Brief: All the records that follow need to be reproduced exactly. Omit the images.

Input:
....

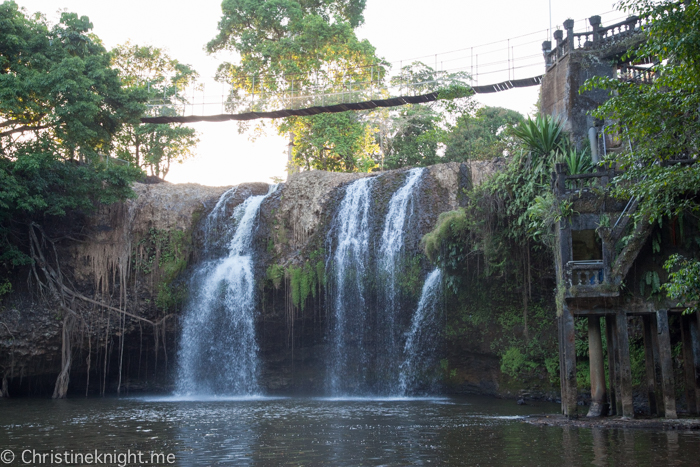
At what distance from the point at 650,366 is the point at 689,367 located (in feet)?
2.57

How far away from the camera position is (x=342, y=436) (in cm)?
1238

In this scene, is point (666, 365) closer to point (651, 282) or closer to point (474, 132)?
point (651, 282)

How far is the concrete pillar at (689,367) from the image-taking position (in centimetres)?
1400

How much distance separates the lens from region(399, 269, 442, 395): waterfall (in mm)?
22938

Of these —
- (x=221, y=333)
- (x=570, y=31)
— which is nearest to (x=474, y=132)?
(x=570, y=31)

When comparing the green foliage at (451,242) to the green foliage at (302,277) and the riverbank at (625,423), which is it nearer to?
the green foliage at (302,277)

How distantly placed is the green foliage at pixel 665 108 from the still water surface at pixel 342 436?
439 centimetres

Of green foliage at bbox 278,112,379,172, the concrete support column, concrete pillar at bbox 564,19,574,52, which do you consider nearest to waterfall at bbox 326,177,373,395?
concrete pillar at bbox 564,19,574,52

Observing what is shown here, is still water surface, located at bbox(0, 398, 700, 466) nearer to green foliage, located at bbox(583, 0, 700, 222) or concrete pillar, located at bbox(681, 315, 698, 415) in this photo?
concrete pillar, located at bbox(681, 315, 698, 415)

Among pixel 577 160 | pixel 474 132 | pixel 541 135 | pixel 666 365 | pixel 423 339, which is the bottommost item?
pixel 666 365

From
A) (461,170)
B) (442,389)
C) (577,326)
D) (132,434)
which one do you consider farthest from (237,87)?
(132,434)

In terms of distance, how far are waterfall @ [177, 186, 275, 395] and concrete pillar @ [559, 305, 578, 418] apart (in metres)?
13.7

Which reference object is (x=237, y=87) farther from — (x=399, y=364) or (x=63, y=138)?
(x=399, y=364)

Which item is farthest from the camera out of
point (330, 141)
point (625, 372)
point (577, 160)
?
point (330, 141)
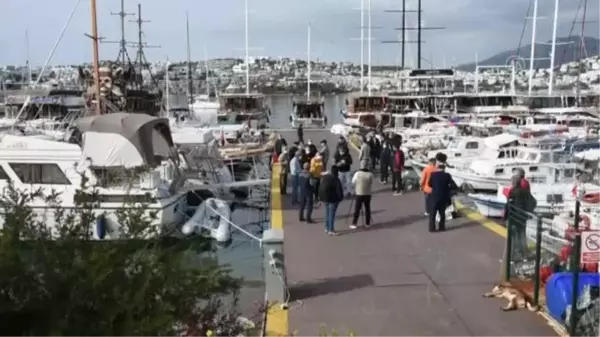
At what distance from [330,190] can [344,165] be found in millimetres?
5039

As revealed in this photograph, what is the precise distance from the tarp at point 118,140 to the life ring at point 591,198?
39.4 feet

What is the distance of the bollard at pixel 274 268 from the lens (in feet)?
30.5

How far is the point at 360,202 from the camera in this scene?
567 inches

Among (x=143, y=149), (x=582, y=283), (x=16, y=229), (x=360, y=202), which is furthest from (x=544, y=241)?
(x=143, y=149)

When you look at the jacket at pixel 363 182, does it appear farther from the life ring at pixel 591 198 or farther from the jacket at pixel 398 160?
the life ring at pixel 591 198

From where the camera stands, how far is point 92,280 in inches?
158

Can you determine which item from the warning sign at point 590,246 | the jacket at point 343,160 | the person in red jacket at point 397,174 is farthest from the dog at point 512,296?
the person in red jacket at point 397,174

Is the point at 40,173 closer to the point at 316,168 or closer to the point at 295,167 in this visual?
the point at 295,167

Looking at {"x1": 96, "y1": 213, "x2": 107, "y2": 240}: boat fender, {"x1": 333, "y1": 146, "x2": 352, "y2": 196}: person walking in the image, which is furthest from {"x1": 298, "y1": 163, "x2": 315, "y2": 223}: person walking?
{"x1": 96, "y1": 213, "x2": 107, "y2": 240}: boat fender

....

Task result:
At what distance from the point at 650,366 is the point at 689,367 located (in feet)?
2.57

How far away from the camera position is (x=342, y=436) (in cm)?
1238

In this scene, is point (666, 365) closer to point (651, 282) or closer to point (474, 132)?
point (651, 282)

How far is the concrete pillar at (689,367) from the image-taking position (in centimetres)?
1400

How much distance separates the lens from region(399, 269, 442, 395): waterfall (in mm)?
22938

Of these —
- (x=221, y=333)
- (x=570, y=31)
— which is nearest to (x=474, y=132)?
(x=570, y=31)

When comparing the green foliage at (451,242) to the green foliage at (302,277) and the riverbank at (625,423), which is it nearer to?
the green foliage at (302,277)

How distantly placed is the green foliage at pixel 665 108 from the still water surface at pixel 342 436?
439 centimetres

Of green foliage at bbox 278,112,379,172, the concrete support column, concrete pillar at bbox 564,19,574,52, which do you consider nearest to waterfall at bbox 326,177,373,395?
concrete pillar at bbox 564,19,574,52

Observing what is shown here, is still water surface, located at bbox(0, 398, 700, 466) nearer to green foliage, located at bbox(583, 0, 700, 222) or concrete pillar, located at bbox(681, 315, 698, 415) in this photo?
concrete pillar, located at bbox(681, 315, 698, 415)

Among pixel 577 160 | pixel 474 132 | pixel 541 135 | pixel 666 365 | pixel 423 339, which is the bottommost item?
pixel 666 365

From
A) (461,170)
B) (442,389)
C) (577,326)
D) (132,434)
which one do you consider farthest from (237,87)?
(132,434)

In terms of distance, how far are waterfall @ [177, 186, 275, 395] and concrete pillar @ [559, 305, 578, 418] apart (in metres)?
13.7

Which reference object is (x=237, y=87) farther from — (x=399, y=364) or (x=63, y=138)?
(x=399, y=364)

Which item is farthest from the camera out of
point (330, 141)
point (625, 372)
point (577, 160)
?
point (330, 141)
At what distance from [330,190] can [344,165] be found in millimetres?
5039

As revealed in this photograph, what is the precise distance from the tarp at point 118,140 to the life ring at point 591,198?
39.4 feet

What is the distance of the bollard at pixel 274 268 from the lens (in feet)?
30.5

How far is the point at 360,202 from the camera in this scene?
567 inches

Among (x=143, y=149), (x=582, y=283), (x=16, y=229), (x=360, y=202), which is furthest from (x=544, y=241)?
(x=143, y=149)

When you look at the jacket at pixel 363 182, does it appear farther from the life ring at pixel 591 198 or farther from the jacket at pixel 398 160?
the life ring at pixel 591 198

From where the camera stands, how far is point 92,280 in inches?
158

Can you determine which item from the warning sign at point 590,246 | the jacket at point 343,160 | the person in red jacket at point 397,174 is farthest from the dog at point 512,296?
the person in red jacket at point 397,174

Is the point at 40,173 closer to the point at 316,168 or closer to the point at 295,167 in this visual?
the point at 295,167

Looking at {"x1": 96, "y1": 213, "x2": 107, "y2": 240}: boat fender, {"x1": 333, "y1": 146, "x2": 352, "y2": 196}: person walking in the image, which is furthest from {"x1": 298, "y1": 163, "x2": 315, "y2": 223}: person walking?
{"x1": 96, "y1": 213, "x2": 107, "y2": 240}: boat fender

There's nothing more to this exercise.